I understand that across the various coroners' areas there are approximately 200 cases in which the bodies or partial remains of individuals have not been identified. That figure is taken from a survey which added them all up. There is no central relationship that allows such discoveries to be cross-checked with the cases of people who have been reported missing. Problems can arise when people who have been reported missing turn up in a totally different part of a country. I know of a case involving a person whose remains were discovered in County Galway and who has not been identified, in which the evidence suggests the person was not even from Ireland. I am concerned that there is no central place where the Garda authorities and the coroners can go after bodies are discovered to cross-check information about people who have been reported missing. I am raising this issue in that context. I am asking for serious consideration to be given to the establishment of a central database. I suggest that someone be given responsibility for working on this matter, even on a part-time basis, in order to ensure people might go to a central place.

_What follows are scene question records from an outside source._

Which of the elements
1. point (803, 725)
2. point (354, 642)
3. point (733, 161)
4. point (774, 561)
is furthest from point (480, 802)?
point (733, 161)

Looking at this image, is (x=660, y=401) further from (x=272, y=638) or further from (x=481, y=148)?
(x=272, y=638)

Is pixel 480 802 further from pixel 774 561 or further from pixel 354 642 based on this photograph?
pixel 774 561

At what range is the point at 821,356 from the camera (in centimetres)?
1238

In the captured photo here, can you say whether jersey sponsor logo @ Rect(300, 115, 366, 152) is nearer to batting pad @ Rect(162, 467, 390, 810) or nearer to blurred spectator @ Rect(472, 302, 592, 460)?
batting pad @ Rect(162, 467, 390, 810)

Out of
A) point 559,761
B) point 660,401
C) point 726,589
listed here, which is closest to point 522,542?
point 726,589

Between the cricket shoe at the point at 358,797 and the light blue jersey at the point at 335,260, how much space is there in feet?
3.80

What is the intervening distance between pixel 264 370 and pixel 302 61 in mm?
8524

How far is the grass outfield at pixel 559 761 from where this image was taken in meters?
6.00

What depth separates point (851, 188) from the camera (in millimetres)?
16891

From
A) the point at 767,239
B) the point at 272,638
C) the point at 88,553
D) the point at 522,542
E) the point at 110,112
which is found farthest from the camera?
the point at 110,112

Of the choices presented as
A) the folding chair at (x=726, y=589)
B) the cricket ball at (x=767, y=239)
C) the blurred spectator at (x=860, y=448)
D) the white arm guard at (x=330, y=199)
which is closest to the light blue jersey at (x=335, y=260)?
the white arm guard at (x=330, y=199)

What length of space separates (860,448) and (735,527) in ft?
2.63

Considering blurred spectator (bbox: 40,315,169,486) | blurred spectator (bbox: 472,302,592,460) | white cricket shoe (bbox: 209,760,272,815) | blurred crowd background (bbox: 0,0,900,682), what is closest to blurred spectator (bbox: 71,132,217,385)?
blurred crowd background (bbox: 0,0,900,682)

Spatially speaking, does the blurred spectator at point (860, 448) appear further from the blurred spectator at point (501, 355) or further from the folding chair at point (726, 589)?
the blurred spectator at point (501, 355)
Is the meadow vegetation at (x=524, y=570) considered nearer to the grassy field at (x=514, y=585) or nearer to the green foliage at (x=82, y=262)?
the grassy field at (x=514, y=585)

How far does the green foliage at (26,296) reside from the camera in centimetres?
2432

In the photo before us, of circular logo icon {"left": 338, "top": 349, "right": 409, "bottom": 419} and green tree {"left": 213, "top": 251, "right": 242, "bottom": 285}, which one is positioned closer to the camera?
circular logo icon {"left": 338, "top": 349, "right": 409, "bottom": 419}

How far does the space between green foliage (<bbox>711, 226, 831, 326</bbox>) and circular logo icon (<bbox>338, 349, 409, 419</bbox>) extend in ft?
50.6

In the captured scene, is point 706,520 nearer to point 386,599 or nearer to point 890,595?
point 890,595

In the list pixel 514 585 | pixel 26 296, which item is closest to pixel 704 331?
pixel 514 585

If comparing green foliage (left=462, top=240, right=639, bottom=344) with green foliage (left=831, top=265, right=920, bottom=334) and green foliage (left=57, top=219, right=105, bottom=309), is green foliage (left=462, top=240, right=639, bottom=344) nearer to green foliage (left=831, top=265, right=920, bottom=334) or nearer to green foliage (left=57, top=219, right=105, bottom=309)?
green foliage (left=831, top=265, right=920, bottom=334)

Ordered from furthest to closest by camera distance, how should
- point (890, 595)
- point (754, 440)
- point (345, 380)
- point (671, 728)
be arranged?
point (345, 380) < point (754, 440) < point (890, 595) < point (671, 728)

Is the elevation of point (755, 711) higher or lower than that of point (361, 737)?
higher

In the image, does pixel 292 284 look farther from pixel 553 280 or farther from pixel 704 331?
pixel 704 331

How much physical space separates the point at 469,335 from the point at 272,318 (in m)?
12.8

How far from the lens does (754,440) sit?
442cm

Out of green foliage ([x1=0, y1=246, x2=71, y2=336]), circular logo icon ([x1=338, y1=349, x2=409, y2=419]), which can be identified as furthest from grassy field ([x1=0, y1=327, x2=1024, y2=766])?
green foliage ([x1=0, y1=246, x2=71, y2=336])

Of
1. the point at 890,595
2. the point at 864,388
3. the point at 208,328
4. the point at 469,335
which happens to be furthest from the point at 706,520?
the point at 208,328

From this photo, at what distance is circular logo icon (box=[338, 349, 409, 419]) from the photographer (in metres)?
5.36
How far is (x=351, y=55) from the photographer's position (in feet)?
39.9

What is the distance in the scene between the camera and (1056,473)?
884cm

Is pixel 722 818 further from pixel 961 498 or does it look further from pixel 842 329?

I assure the Senator that I have asked the various divisions and agencies within the remit of my Department to study carefully his proposal for the establishment of a special section to deal with the remains of unidentified people. I will not be in a position to give a definitive response until that consideration has been completed. I commend the Senator on his interest in this matter. I am happy to engage with him in this public forum and bilaterally on the progress that is being made or otherwise. I commend him on his efforts to advance matters concerning unidentified remains and the management of the affairs of missing people. After he raised this issue with me earlier in the year, I had an opportunity to attend a conference of coroners. I am anxious to engage further on this issue with a view to meeting the Senator's concerns.